__WHAT YOU WILL DO__:
Copy all the items below with "jacket pocket" swapped for "coat pocket" everywhere and nothing else changed, leaving out the pictures.

* START EXERCISE DATA *

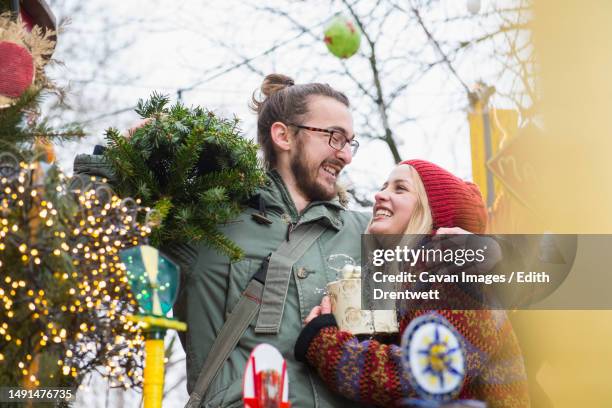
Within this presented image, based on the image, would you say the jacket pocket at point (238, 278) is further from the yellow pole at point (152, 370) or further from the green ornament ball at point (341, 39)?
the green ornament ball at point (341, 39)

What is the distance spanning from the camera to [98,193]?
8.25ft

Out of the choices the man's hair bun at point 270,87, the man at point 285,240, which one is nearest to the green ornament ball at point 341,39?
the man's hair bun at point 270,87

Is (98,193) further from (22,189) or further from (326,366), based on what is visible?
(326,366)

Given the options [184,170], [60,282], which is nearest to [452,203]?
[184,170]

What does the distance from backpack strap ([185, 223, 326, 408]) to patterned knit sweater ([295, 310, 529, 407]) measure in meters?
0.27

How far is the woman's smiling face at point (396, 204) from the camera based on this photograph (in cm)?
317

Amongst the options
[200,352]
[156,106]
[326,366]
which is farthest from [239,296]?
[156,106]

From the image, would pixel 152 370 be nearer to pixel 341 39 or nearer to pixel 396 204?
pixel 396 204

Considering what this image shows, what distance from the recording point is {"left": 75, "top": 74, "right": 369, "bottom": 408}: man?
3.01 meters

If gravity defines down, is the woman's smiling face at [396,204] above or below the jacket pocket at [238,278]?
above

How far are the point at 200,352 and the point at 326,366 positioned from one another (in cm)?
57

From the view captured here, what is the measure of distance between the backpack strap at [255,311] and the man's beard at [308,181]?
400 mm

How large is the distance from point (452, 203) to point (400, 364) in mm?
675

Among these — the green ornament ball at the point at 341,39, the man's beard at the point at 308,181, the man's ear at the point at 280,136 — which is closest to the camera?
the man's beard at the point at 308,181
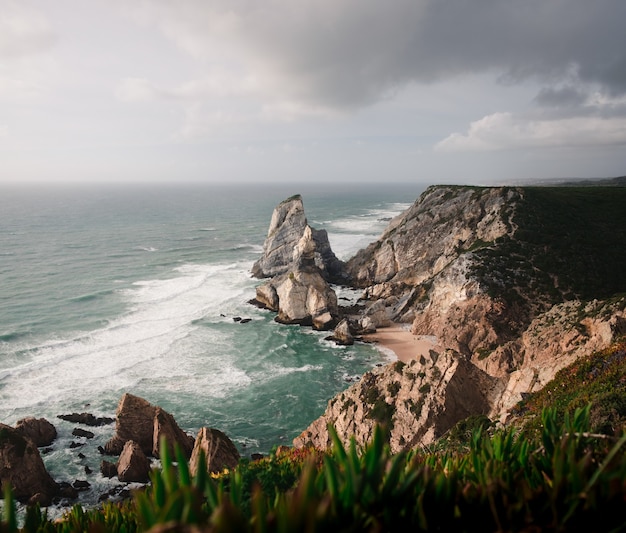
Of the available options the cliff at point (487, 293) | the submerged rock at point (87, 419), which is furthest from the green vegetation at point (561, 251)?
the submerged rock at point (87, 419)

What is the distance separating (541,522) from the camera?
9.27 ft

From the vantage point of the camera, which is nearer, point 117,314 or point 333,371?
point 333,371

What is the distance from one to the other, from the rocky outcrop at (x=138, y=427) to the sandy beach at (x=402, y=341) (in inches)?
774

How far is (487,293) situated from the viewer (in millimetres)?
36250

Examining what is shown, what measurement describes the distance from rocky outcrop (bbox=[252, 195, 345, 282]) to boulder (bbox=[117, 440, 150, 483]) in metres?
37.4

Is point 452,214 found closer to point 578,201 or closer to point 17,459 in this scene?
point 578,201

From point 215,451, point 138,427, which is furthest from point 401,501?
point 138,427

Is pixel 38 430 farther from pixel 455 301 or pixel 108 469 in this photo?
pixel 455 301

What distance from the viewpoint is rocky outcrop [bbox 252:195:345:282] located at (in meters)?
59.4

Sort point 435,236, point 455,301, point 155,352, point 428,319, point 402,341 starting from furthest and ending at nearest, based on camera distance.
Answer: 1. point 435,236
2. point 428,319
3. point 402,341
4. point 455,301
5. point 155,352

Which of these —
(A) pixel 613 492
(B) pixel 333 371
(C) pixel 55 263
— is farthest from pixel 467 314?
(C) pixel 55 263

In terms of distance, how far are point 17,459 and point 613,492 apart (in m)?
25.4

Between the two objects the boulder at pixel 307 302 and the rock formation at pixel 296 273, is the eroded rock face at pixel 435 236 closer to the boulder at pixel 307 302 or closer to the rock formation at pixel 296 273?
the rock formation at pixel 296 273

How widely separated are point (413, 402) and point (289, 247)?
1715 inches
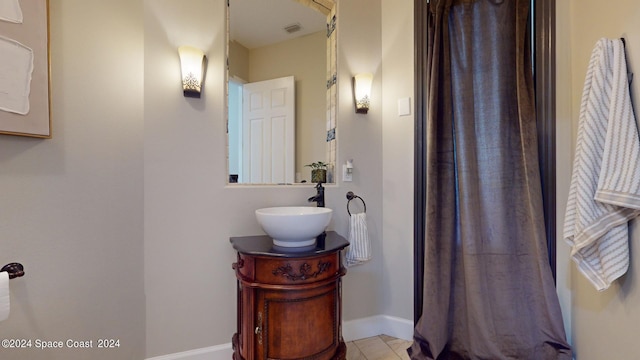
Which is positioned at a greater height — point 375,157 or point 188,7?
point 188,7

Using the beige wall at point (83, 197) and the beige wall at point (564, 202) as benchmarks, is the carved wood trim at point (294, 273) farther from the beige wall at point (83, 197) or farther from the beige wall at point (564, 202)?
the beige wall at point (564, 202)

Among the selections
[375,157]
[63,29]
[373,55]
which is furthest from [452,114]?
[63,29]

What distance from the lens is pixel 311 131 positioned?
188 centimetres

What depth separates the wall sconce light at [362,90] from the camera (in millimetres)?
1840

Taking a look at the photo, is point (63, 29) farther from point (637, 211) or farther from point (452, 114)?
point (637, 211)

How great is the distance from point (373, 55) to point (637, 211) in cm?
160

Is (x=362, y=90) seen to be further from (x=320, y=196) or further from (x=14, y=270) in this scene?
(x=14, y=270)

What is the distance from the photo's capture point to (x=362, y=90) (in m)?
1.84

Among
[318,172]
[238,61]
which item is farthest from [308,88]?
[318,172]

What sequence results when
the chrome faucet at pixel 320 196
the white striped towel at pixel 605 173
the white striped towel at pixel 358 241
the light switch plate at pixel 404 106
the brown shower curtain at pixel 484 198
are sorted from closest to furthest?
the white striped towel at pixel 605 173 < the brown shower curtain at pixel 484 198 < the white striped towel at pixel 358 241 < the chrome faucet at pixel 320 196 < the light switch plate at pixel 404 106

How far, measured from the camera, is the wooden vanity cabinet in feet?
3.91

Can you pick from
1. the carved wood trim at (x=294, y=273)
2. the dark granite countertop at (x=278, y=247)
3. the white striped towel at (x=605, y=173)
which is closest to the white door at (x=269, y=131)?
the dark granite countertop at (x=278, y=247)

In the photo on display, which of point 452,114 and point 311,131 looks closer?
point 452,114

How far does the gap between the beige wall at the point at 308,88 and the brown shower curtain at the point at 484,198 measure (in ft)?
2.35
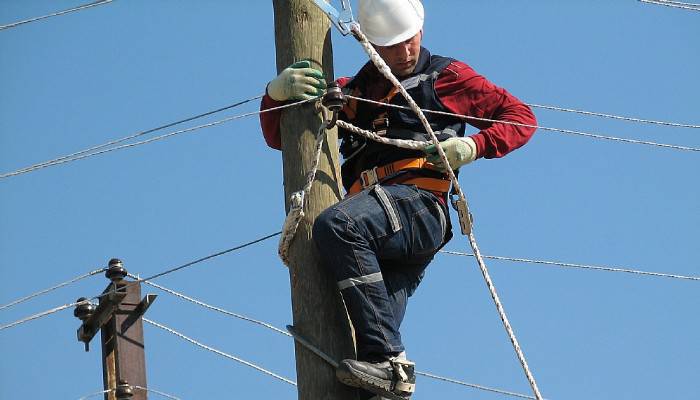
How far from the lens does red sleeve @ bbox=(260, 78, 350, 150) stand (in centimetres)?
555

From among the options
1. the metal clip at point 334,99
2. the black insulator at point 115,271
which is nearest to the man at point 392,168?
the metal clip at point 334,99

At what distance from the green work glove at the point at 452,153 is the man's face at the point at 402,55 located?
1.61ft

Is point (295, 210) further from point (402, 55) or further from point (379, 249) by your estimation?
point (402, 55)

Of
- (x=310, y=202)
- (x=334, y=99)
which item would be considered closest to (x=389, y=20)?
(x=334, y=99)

* END EXERCISE DATA *

__SOLUTION FOR THIS PROBLEM__:
Within this presented image, based on the image, would you say the coat pocket at point (238, 278) is further from the yellow pole at point (152, 370) or further from the green ornament ball at point (341, 39)?
the green ornament ball at point (341, 39)

What is the distance spanning from the camera to [98,193]?
8.25ft

Out of the choices the man's hair bun at point 270,87, the man at point 285,240, which one is nearest to the green ornament ball at point 341,39?
the man's hair bun at point 270,87

Is (98,193) further from (22,189) or further from (326,366), based on what is visible?
(326,366)

Given the options [184,170], [60,282], which is nearest to [452,203]?
[184,170]

What does the distance from backpack strap ([185, 223, 326, 408]) to patterned knit sweater ([295, 310, 529, 407]) measure in meters?
0.27

How far is the woman's smiling face at point (396, 204) from the camera based on this photograph (in cm)?
317

Amongst the options
[200,352]
[156,106]
[326,366]
which is farthest from [239,296]?
[156,106]

From the image, would pixel 152 370 be nearer to pixel 341 39 or nearer to pixel 396 204?
pixel 396 204

Considering what this image shows, what distance from the recording point is {"left": 75, "top": 74, "right": 369, "bottom": 408}: man?
3.01 meters

If gravity defines down, is the woman's smiling face at [396,204] above or below the coat pocket at [238,278]?
above

How far are the point at 200,352 and the point at 326,366 positioned from one another (in cm)?
57

From the view captured here, what is the measure of distance between the backpack strap at [255,311] and the man's beard at [308,181]?
400 mm

How large is the distance from point (452, 203) to point (400, 364) in mm?
675

Among these — the green ornament ball at the point at 341,39, the man's beard at the point at 308,181, the man's ear at the point at 280,136 — which is closest to the camera?
the man's beard at the point at 308,181
Of the available options the cliff at point (487, 293) | the submerged rock at point (87, 419), which is furthest from the green vegetation at point (561, 251)?
the submerged rock at point (87, 419)

What is the distance separating (541,522) from the camera?
9.27 ft

From the vantage point of the camera, which is nearer, point 117,314 or point 333,371?
point 333,371

What is the distance from one to the other, from the rocky outcrop at (x=138, y=427) to the sandy beach at (x=402, y=341) (in inches)?
774

How far is (487,293) situated from the viewer (in millimetres)?
36250

Examining what is shown, what measurement describes the distance from rocky outcrop (bbox=[252, 195, 345, 282]) to boulder (bbox=[117, 440, 150, 483]) in metres?
37.4

Is point 452,214 found closer to point 578,201 or closer to point 17,459 in this scene?
point 578,201

From point 215,451, point 138,427, which is furthest from point 401,501?
point 138,427

Is pixel 38 430 farther from pixel 455 301 or pixel 108 469 in this photo?
pixel 455 301

What distance from the viewpoint is rocky outcrop [bbox 252:195:345:282] located at (in meters)?
59.4

Sort point 435,236, point 455,301, point 155,352, point 428,319, point 402,341 starting from furthest and ending at nearest, based on camera distance.
Answer: 1. point 435,236
2. point 428,319
3. point 402,341
4. point 455,301
5. point 155,352

Which of these —
(A) pixel 613 492
(B) pixel 333 371
(C) pixel 55 263
— is farthest from pixel 467 314?
(C) pixel 55 263

In terms of distance, how far are point 17,459 and point 613,492 apart (in m)?
25.4

Between the two objects the boulder at pixel 307 302 and the rock formation at pixel 296 273, is the eroded rock face at pixel 435 236 closer to the boulder at pixel 307 302 or closer to the rock formation at pixel 296 273?
the rock formation at pixel 296 273

How widely separated are point (413, 402) and point (289, 247)?
1715 inches
Which is positioned at a greater height — point 375,157 or point 188,7?
point 188,7

Using the beige wall at point (83, 197) and the beige wall at point (564, 202) as benchmarks, is the carved wood trim at point (294, 273) farther from the beige wall at point (83, 197) or farther from the beige wall at point (564, 202)?
the beige wall at point (564, 202)

Among the selections
[375,157]
[63,29]
[373,55]
which is furthest from [452,114]?
[63,29]

What distance from the lens is pixel 311 131 positioned?
188 centimetres

What depth separates the wall sconce light at [362,90] from the camera (in millimetres)?
1840

Taking a look at the photo, is point (63, 29) farther from point (637, 211) or farther from point (452, 114)?
point (637, 211)

How great is the distance from point (373, 55) to point (637, 211) in cm?
160

Is (x=362, y=90) seen to be further from (x=320, y=196) or further from (x=14, y=270) in this scene?
(x=14, y=270)

What is the distance from the photo's capture point to (x=362, y=90) (in m)?
1.84

Among
[318,172]
[238,61]
which item is farthest from [308,88]?
[318,172]

What sequence results when
the chrome faucet at pixel 320 196
the white striped towel at pixel 605 173
the white striped towel at pixel 358 241
the light switch plate at pixel 404 106
the brown shower curtain at pixel 484 198
are sorted from closest to furthest?
the white striped towel at pixel 605 173 < the brown shower curtain at pixel 484 198 < the white striped towel at pixel 358 241 < the chrome faucet at pixel 320 196 < the light switch plate at pixel 404 106

How far, measured from the camera, is the wooden vanity cabinet in feet?
3.91

Can you pick from
1. the carved wood trim at (x=294, y=273)
2. the dark granite countertop at (x=278, y=247)
3. the white striped towel at (x=605, y=173)
which is closest to the white door at (x=269, y=131)?
the dark granite countertop at (x=278, y=247)

In the photo on display, which of point 452,114 and point 311,131 looks closer?
point 452,114

How far does the gap between the beige wall at the point at 308,88 and the brown shower curtain at the point at 484,198 measure (in ft)?
2.35
How far from the lens does red sleeve @ bbox=(260, 78, 350, 150) stand (in centimetres)?
555

From among the options
1. the metal clip at point 334,99
2. the black insulator at point 115,271
which is nearest to the man at point 392,168?
the metal clip at point 334,99

At what distance from the green work glove at the point at 452,153 is the man's face at the point at 402,55 located?
1.61ft

Is point (295, 210) further from point (402, 55) or further from point (379, 249) by your estimation?
point (402, 55)

Of
- (x=310, y=202)
- (x=334, y=99)
which item would be considered closest to (x=389, y=20)?
(x=334, y=99)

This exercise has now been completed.